Study questions:
a) Answer these questions from the text on the Trevo device, each on its own line:
(i) About how many people in the U.S. have a stroke each year?
(ii) In what year did the FDA first clear the Trevo device?
(iii) What diameter does the shaped section at the end of the device reach when fully expanded?
b) List every lasting harm that the text on the Trevo device says a stroke can cause, in the sentence that calls stroke "a serious medical condition that requires emergency care".

Selected passage:
::::

The US Food and Drug Administration has approved the use of Trevo clot retrieval device to treat certain stroke patients up to 24 hours after symptom onset, expanding the device's indication to a broader group of patients.
This device is cleared for use as an initial therapy for strokes due to blood clots (also known as an acute ischemic stroke) to reduce paralysis, speech difficulties and other stroke disabilities and only as an addition to treatment with a medication that dissolves blood blots called tissue plasminogen activator (t-PA). The device was previously cleared for use in patients six hours after symptom onset.
"Time is critical following the onset of stroke symptoms. Expanding the treatment window from 6 to 24 hours will significantly increase the number of stroke patients who may benefit from treatment," said Carlos Peña, Ph.D., director of the division of neurological and physical medicine devices at the FDA's Center for Devices and Radiological Health.
"Health care providers and their patients now have better tools for treating stroke and potentially preventing long-term disability."
A stroke is a serious medical condition that requires emergency care and can cause lasting brain damage, long-term disability or even death. According to the Centers for Disease Control and Prevention, stroke is the fifth leading cause of death in the U.S. and is a major cause of serious disability for adults. About 795,000 people in the U.S. have a stroke each year. Ischemic strokes represent about 87 percent of all strokes.
The Trevo device was first cleared by the FDA in 2012 to remove a blood clot and restore blood flow in stroke patients who could not receive t-PA or for those patients who did not respond to t-PA therapy. In 2016, the FDA allowed expanded marketing of the device for certain patients in addition to treatment with t-PA if used within six hours of the onset of symptoms. Today's expanded indication increases the amount of time that the device can be used once the symptoms are present.
Trevo is a clot removal device that is inserted through a catheter up into the blood vessel to the site of the blood clot. When the shaped section at the end of the device is fully expanded (up to three to six millimeters in diameter), it grips the clot, allowing the physician to retrieve the clot by pulling it back through the blood vessel along with the device for removal through a catheter or sheath.

::::

[Stored records]

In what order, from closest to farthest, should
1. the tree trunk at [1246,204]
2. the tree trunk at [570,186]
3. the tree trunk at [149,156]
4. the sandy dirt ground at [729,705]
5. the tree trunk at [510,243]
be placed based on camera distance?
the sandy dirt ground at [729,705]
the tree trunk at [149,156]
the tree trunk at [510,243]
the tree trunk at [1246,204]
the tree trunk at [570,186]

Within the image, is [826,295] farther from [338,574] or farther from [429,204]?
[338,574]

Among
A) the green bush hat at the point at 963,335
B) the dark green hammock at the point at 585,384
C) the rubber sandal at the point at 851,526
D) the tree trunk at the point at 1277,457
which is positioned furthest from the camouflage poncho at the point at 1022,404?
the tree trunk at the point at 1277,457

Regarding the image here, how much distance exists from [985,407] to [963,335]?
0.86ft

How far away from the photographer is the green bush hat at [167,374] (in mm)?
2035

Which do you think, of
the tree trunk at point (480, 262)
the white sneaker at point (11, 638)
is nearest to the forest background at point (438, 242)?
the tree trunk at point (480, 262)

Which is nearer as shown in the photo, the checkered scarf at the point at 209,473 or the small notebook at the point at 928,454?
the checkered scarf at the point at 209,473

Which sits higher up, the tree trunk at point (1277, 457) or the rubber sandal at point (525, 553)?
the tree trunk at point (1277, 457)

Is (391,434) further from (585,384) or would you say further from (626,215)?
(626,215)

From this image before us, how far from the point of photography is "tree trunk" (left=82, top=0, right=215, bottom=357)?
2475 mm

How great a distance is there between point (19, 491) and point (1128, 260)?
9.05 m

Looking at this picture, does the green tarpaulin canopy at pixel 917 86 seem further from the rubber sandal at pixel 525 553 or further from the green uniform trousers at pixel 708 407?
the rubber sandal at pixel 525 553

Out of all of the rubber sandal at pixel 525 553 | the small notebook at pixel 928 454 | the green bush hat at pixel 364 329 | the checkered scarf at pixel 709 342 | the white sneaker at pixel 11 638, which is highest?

::::

Answers by item:
a)
(i) About 795,000
(ii) 2012
(iii) Up to three to six millimeters

b)
Lasting brain damage
Long-term disability
Death